====== TESTO DA ANALIZZARE ======
Il prossimo 5 ottobre la saga dei film dedicati alle imprese di James Bond compirà 60 anni. Il primo, storico episodio – Agente 007 Licenza di uccidere (Dr. No) – usciva, infatti in Gran Bretagna in quel giorno, nel 1962, in Italia arriverà nel gennaio 1963. Con James Bond e con quel primo film cambia di segno l’idea di agente segreto. Fino agli anni cinquanta la spia, l’«altro», era, infatti, percepito, ad esempio negli Usa, come un Rosso dall’aspetto inquietante, dall’alito pesante e dal sudore copioso. Era il soggetto ben descritto in Mano pericolosa (Pickup on South Street), il film del 1953 di Samuel Fuller, pronto a scardinare regole e valori del modello americano. A partire dai primi anni sessanta il volto della spia era decisamente mutato, non solo quello dei nostri ma anche quello dei loro.
======
COMPITO DA SVOLGERE: Riproduci senza modifiche il brano del testo sui sessant'anni dei film di James Bond, cominciando da "Il prossimo 5" e finendo con "quello dei loro.".
====== RIGHE DI DATI ======
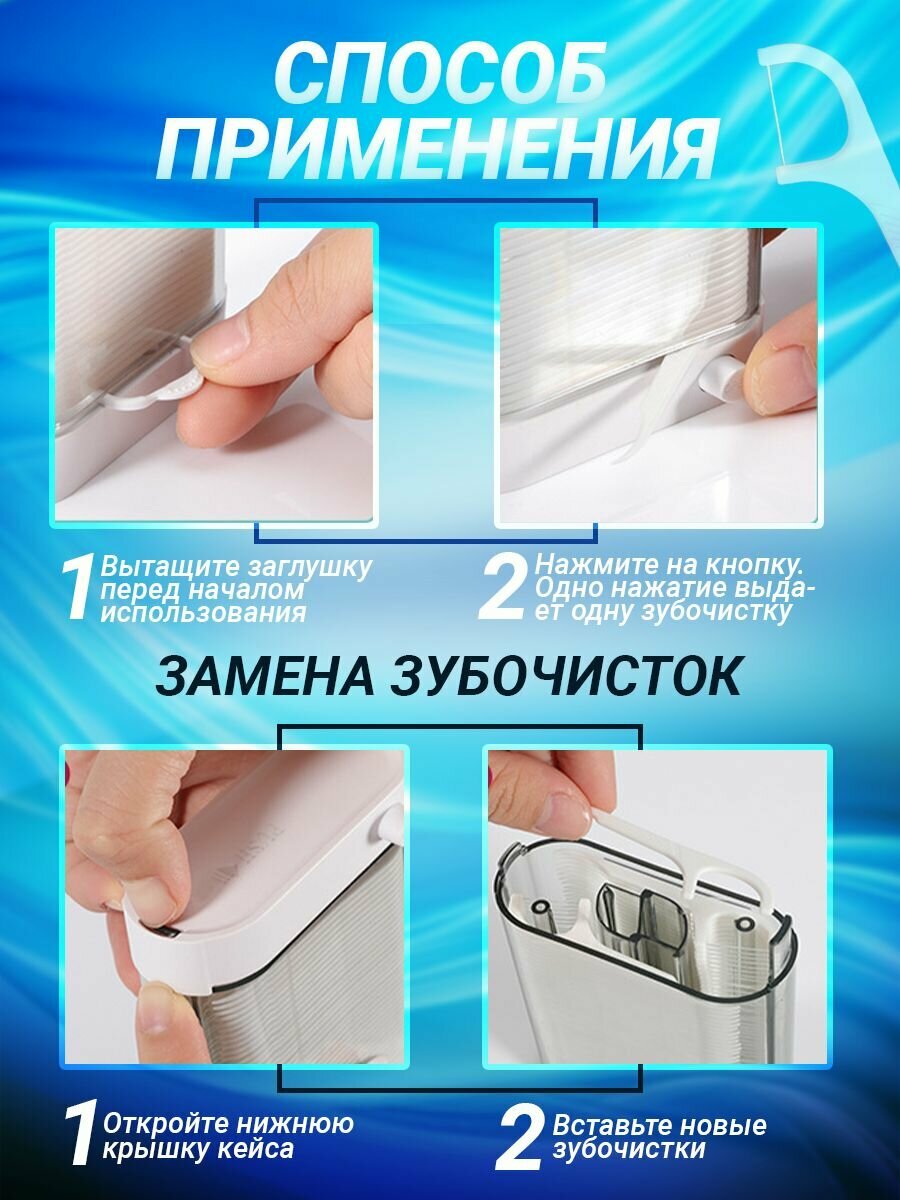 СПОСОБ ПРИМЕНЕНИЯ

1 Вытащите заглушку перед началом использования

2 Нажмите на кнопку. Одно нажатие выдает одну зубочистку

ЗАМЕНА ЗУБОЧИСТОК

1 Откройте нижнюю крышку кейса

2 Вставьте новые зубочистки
======
====== RIGHE DI DATI ======
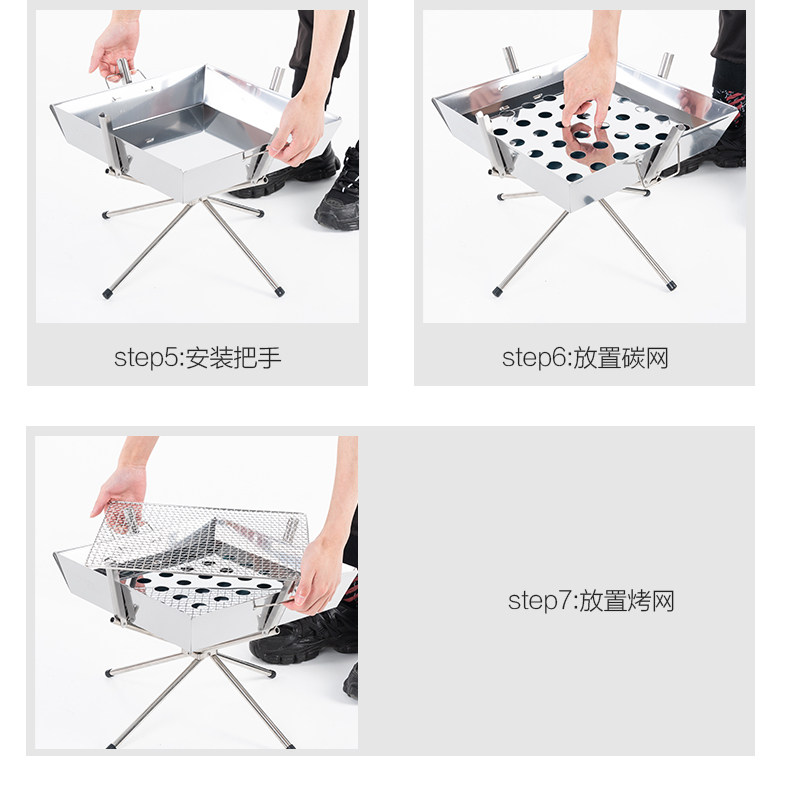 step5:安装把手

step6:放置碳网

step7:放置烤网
======
====== RIGHE DI DATI ======
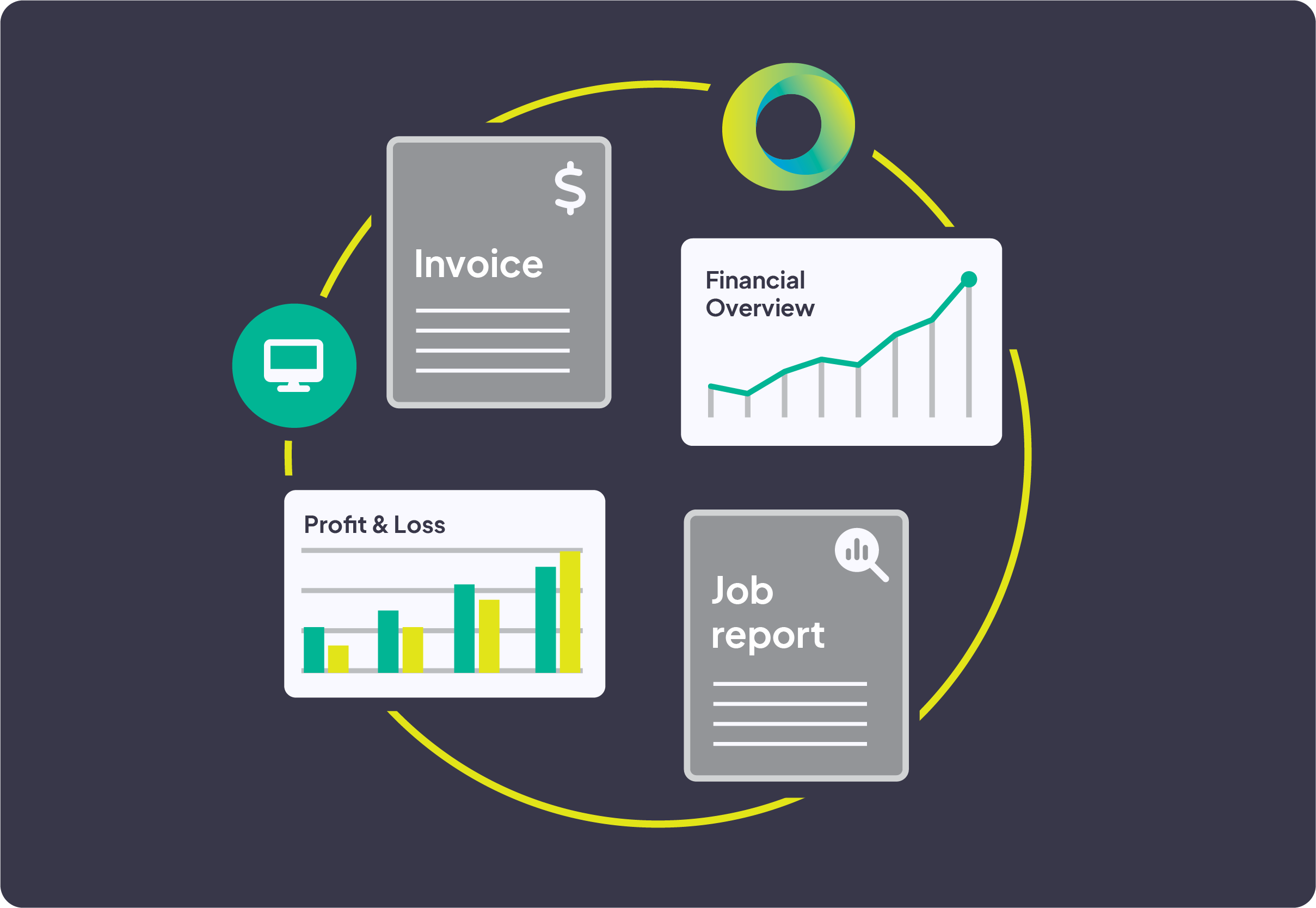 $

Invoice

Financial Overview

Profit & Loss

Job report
======
SOLUZIONE ESERCIZIO:
Il prossimo 5 ottobre la saga dei film dedicati alle imprese di James Bond compirà 60 anni. Il primo, storico episodio – Agente 007 Licenza di uccidere (Dr. No) – usciva, infatti in Gran Bretagna in quel giorno, nel 1962, in Italia arriverà nel gennaio 1963. Con James Bond e con quel primo film cambia di segno l’idea di agente segreto. Fino agli anni cinquanta la spia, l’«altro», era, infatti, percepito, ad esempio negli Usa, come un Rosso dall’aspetto inquietante, dall’alito pesante e dal sudore copioso. Era il soggetto ben descritto in Mano pericolosa (Pickup on South Street), il film del 1953 di Samuel Fuller, pronto a scardinare regole e valori del modello americano. A partire dai primi anni sessanta il volto della spia era decisamente mutato, non solo quello dei nostri ma anche quello dei loro.